PROBLEM: What's needed is a word-for-word retyping of the entries below, pictures omitted.

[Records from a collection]
- - -
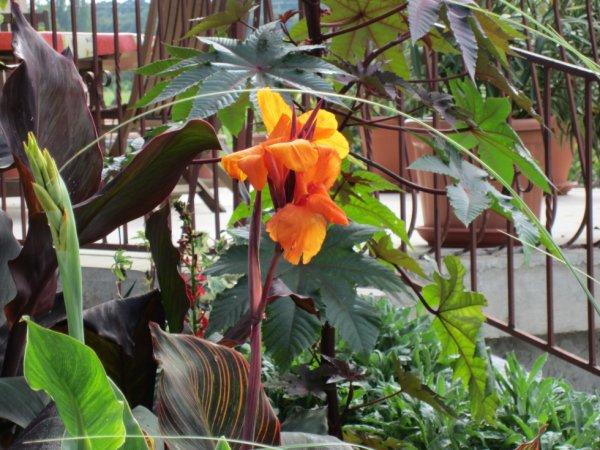 Fleur De Canna Orange Et Ricin Plantesexotiquesenlorraine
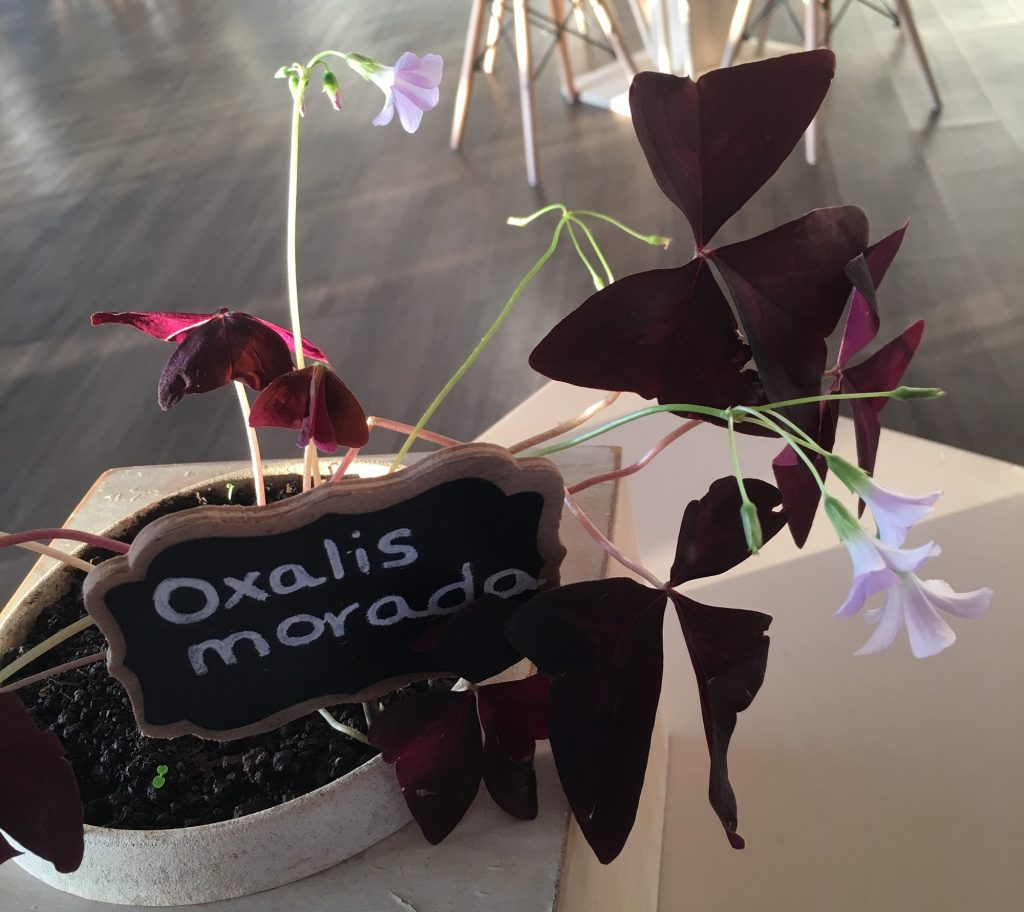 The Oxalis Morada is indigenous to the Galapagos Islands and many regions of South America. Photo: Brent Cahill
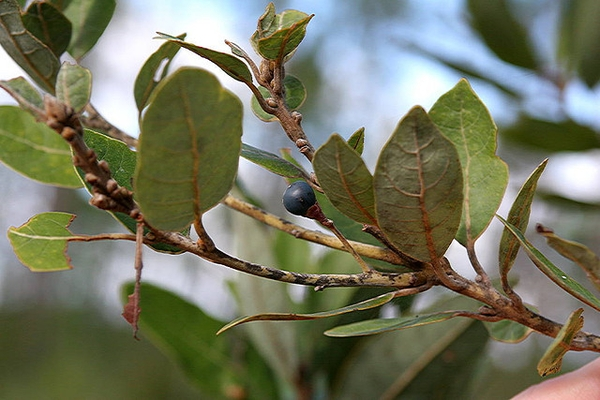 Stem and Leaves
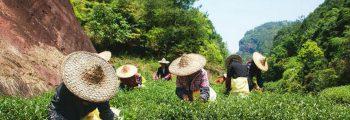 Triều Châu- Phúc Kiến-Mai Châu-Liên Nam-Quảng Châu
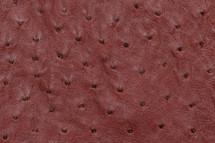 Ostrich Skin Cashmere Spice Burgundy
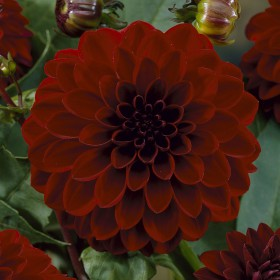 Dahlia 'Night Queen'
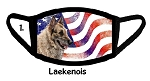Laekenois Patriotic face mask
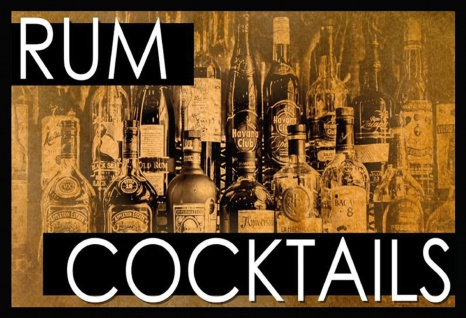 Rum Cocktails Metallschild Wanddeko 20x30 cm tin sign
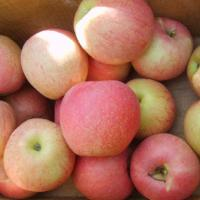 Buy cheap China Huaguan Apple,thin skin,sweet,from China from wholesalers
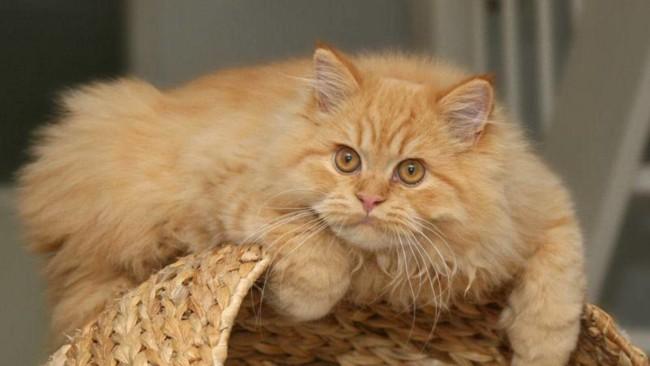 fotos de gato persa 2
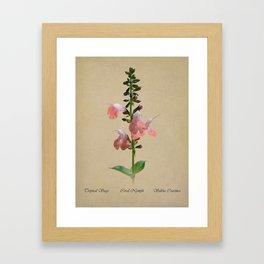 Tropical Sage Botanical Framed Art Print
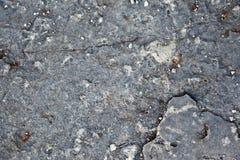 Textura cinzenta da rocha Imagens de Stock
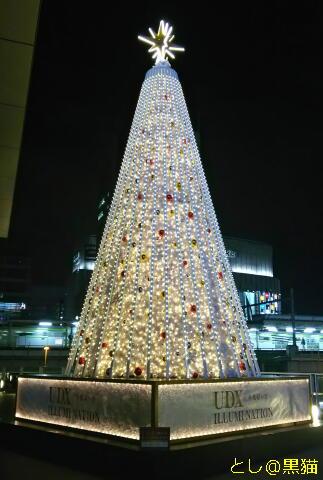 UDXビルのツリー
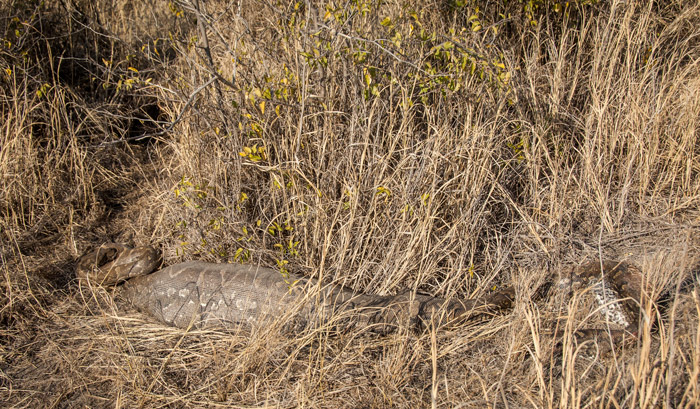 dead-african-rock-python-in-madikwe-corlette-wessels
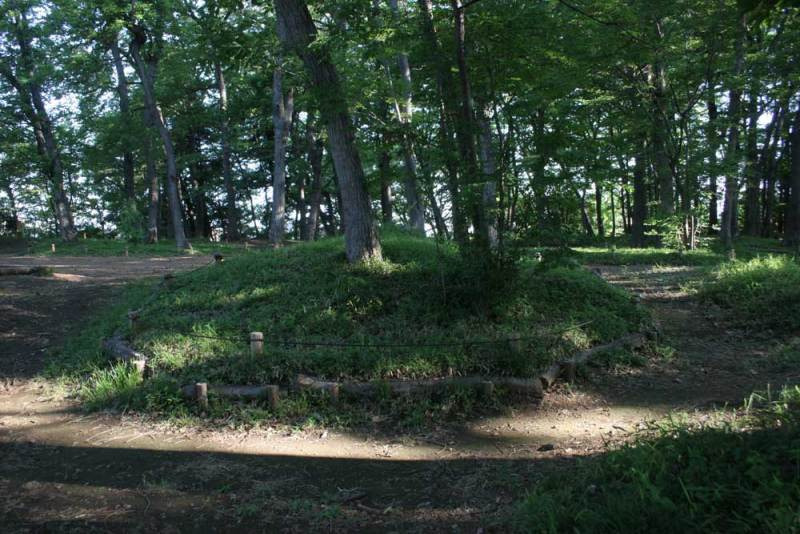 天神山砦/内部はほぼフラット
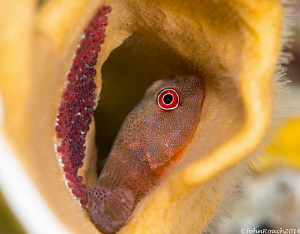 Red Clingfish with Eggs. 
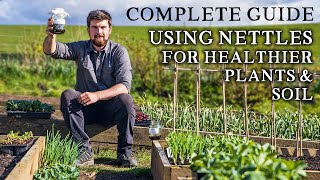 Amazing Way to Use NETTLES to Improve Seedling Success
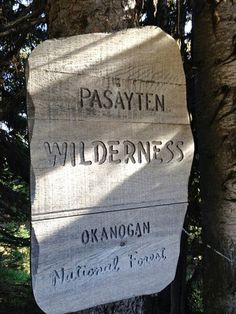 12 Great Hikes in 12 Washington Wilderness Areas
- - -
OUTPUT OF THE TASK:
 Fleur De Canna Orange Et Ricin Plantesexotiquesenlorraine
 The Oxalis Morada is indigenous to the Galapagos Islands and many regions of South America. Photo: Brent Cahill
 Stem and Leaves
 Triều Châu- Phúc Kiến-Mai Châu-Liên Nam-Quảng Châu
 Ostrich Skin Cashmere Spice Burgundy
 Dahlia 'Night Queen'
Laekenois Patriotic face mask
 Rum Cocktails Metallschild Wanddeko 20x30 cm tin sign
 Buy cheap China Huaguan Apple,thin skin,sweet,from China from wholesalers
 fotos de gato persa 2
 Tropical Sage Botanical Framed Art Print
 Textura cinzenta da rocha Imagens de Stock
 UDXビルのツリー
 dead-african-rock-python-in-madikwe-corlette-wessels
 天神山砦/内部はほぼフラット
 Red Clingfish with Eggs. 
 Amazing Way to Use NETTLES to Improve Seedling Success
 12 Great Hikes in 12 Washington Wilderness Areas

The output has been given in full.